The team is approaching the challenge as an operational planning team would take on a challenge at any military command, he said. It’s starting with Mullen’s stated intent: “He wants to find, locate the best practices and facilitate the ability of our men and women and their families to have access to those best practices,” Sattler said.
Now, the team is exploring all existing programs — within the military, other government agencies as well as nongovernmental and nonprofit groups – to see how they support that intent. The team will brief Mullen and the service chiefs on its findings at least every two weeks and assemble a “campaign plan” that documents all services currently available and recommended changes or improvements.

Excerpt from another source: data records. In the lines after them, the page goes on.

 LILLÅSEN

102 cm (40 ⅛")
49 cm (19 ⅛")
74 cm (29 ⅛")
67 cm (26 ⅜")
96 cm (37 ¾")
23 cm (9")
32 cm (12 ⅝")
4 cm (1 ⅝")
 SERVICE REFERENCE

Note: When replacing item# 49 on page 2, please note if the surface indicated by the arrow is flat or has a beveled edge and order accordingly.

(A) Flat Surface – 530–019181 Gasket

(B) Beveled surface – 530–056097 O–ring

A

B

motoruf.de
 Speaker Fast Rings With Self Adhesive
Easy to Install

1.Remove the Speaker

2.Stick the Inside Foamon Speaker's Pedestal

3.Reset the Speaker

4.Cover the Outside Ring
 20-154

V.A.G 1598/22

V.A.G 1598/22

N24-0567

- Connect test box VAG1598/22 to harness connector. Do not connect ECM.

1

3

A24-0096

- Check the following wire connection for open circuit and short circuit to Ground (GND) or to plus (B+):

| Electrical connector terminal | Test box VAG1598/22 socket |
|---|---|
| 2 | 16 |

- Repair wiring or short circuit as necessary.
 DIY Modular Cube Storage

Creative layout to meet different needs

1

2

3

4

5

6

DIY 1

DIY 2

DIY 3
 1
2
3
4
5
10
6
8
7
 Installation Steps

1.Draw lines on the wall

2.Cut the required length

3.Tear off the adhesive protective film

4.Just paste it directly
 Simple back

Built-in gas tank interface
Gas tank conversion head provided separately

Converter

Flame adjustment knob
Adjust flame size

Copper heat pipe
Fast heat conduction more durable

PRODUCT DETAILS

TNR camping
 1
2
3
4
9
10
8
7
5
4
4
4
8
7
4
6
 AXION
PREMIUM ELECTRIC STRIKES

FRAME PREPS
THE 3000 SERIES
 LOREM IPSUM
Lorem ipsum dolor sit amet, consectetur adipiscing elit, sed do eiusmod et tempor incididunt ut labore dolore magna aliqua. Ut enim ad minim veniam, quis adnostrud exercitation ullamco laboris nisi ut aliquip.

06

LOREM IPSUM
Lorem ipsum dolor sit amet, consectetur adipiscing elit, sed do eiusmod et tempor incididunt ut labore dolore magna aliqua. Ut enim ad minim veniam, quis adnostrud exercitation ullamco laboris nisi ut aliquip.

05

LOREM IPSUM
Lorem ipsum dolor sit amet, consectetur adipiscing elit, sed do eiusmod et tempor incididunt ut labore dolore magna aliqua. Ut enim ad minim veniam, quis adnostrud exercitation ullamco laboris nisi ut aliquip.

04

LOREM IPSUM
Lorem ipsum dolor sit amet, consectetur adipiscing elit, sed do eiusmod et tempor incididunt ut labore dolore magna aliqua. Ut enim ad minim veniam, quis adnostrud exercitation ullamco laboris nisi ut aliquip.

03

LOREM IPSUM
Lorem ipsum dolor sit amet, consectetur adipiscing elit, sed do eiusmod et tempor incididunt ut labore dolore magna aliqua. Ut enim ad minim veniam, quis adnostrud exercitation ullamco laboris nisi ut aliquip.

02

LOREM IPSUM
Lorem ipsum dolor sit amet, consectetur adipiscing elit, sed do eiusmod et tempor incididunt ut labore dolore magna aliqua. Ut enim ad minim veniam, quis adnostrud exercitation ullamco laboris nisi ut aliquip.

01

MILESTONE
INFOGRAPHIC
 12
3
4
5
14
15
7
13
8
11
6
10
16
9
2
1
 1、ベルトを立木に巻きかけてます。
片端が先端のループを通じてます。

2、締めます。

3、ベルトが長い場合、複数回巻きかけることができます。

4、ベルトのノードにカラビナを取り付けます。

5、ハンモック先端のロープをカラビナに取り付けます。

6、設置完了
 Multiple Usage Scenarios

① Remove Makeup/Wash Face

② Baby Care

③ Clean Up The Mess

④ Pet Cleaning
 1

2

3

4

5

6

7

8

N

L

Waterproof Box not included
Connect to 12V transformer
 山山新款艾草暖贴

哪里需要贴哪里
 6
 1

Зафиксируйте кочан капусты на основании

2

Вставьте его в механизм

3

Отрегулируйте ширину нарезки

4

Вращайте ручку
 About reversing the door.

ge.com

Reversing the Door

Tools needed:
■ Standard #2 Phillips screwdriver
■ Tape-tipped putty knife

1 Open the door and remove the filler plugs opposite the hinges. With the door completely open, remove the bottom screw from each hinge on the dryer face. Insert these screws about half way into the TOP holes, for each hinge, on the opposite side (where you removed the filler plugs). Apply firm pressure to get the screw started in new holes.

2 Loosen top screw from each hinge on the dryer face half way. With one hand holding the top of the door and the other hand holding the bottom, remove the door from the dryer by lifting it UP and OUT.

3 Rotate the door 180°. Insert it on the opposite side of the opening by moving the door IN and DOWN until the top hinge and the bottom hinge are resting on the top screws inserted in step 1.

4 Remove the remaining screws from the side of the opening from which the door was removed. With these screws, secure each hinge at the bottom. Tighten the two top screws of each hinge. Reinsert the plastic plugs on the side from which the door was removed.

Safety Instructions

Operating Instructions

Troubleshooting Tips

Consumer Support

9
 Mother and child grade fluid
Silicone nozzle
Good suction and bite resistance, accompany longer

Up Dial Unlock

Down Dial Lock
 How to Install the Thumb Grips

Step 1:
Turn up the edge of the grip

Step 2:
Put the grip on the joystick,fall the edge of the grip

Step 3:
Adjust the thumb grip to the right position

Sattler conceded that wounded warriors and their families are a “hard-core crew” who don’t ask for much as they try to move forward with their lives.
“They want to take their own destiny into their own hands and they want to advance their cause,” he said. “Whatever their wound may be, they want to get back to where they can function in society. No one is looking for a handout.”
But it’s the Defense Department’s responsibility, he said, to ensure programs for wounded warriors are the best they can be.
The issue, he said, isn’t about “How high have we raised the bar to support our men and women?,” but rather, “How can we raise that bar even higher?”
“Until we exhaust all those efforts, … as long as our efforts produce results that are better for the men and women and their families or make it easier for [them], then we shouldn’t rest,” he said.